Content starts
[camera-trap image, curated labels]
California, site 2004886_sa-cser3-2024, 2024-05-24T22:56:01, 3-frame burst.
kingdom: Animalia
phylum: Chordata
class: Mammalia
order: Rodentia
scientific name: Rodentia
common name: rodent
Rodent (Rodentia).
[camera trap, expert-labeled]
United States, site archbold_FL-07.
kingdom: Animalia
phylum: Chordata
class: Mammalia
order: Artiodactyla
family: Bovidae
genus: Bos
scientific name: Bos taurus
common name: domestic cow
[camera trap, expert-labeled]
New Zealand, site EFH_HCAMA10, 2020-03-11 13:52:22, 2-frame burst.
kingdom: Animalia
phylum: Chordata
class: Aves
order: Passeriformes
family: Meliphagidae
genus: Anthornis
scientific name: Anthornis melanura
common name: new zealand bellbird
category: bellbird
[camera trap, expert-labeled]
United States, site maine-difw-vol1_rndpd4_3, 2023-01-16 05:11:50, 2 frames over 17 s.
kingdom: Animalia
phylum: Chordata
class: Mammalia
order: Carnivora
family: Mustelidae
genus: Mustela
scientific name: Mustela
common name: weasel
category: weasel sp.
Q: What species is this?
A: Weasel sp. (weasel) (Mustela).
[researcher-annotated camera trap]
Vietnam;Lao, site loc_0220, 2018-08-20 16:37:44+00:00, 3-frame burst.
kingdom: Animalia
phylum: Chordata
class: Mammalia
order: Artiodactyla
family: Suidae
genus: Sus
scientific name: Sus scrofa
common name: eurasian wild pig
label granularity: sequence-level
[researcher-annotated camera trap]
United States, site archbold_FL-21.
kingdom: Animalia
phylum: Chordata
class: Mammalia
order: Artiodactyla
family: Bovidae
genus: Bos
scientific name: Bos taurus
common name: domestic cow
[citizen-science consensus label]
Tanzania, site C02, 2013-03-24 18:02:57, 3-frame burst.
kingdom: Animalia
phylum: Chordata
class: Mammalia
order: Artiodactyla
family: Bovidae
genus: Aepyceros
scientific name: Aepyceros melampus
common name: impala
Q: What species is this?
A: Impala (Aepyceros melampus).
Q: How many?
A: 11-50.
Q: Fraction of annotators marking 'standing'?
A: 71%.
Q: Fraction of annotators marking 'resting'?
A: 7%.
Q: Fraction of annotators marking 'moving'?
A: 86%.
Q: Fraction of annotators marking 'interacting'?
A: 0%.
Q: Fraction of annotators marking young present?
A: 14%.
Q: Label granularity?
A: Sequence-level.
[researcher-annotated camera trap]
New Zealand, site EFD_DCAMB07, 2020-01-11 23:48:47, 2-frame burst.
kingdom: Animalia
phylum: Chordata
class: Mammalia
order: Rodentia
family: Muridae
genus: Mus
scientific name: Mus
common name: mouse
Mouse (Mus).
Content ends
* _WHAT YOU SHOULD DO_: Give all the records above again, wording unchanged.

* _WRITTEN RESPONSE_:
[camera-trap image, curated labels]
California, site 2004886_sa-cser3-2024, 2024-05-24T22:56:01, 3-frame burst.
kingdom: Animalia
phylum: Chordata
class: Mammalia
order: Rodentia
scientific name: Rodentia
common name: rodent
Rodent (Rodentia).
[camera trap, expert-labeled]
United States, site archbold_FL-07.
kingdom: Animalia
phylum: Chordata
class: Mammalia
order: Artiodactyla
family: Bovidae
genus: Bos
scientific name: Bos taurus
common name: domestic cow
[camera trap, expert-labeled]
New Zealand, site EFH_HCAMA10, 2020-03-11 13:52:22, 2-frame burst.
kingdom: Animalia
phylum: Chordata
class: Aves
order: Passeriformes
family: Meliphagidae
genus: Anthornis
scientific name: Anthornis melanura
common name: new zealand bellbird
category: bellbird
[camera trap, expert-labeled]
United States, site maine-difw-vol1_rndpd4_3, 2023-01-16 05:11:50, 2 frames over 17 s.
kingdom: Animalia
phylum: Chordata
class: Mammalia
order: Carnivora
family: Mustelidae
genus: Mustela
scientific name: Mustela
common name: weasel
category: weasel sp.
Q: What species is this?
A: Weasel sp. (weasel) (Mustela).
[researcher-annotated camera trap]
Vietnam;Lao, site loc_0220, 2018-08-20 16:37:44+00:00, 3-frame burst.
kingdom: Animalia
phylum: Chordata
class: Mammalia
order: Artiodactyla
family: Suidae
genus: Sus
scientific name: Sus scrofa
common name: eurasian wild pig
label granularity: sequence-level
[researcher-annotated camera trap]
United States, site archbold_FL-21.
kingdom: Animalia
phylum: Chordata
class: Mammalia
order: Artiodactyla
family: Bovidae
genus: Bos
scientific name: Bos taurus
common name: domestic cow
[citizen-science consensus label]
Tanzania, site C02, 2013-03-24 18:02:57, 3-frame burst.
kingdom: Animalia
phylum: Chordata
class: Mammalia
order: Artiodactyla
family: Bovidae
genus: Aepyceros
scientific name: Aepyceros melampus
common name: impala
Q: What species is this?
A: Impala (Aepyceros melampus).
Q: How many?
A: 11-50.
Q: Fraction of annotators marking 'standing'?
A: 71%.
Q: Fraction of annotators marking 'resting'?
A: 7%.
Q: Fraction of annotators marking 'moving'?
A: 86%.
Q: Fraction of annotators marking 'interacting'?
A: 0%.
Q: Fraction of annotators marking young present?
A: 14%.
Q: Label granularity?
A: Sequence-level.
[researcher-annotated camera trap]
New Zealand, site EFD_DCAMB07, 2020-01-11 23:48:47, 2-frame burst.
kingdom: Animalia
phylum: Chordata
class: Mammalia
order: Rodentia
family: Muridae
genus: Mus
scientific name: Mus
common name: mouse
Mouse (Mus).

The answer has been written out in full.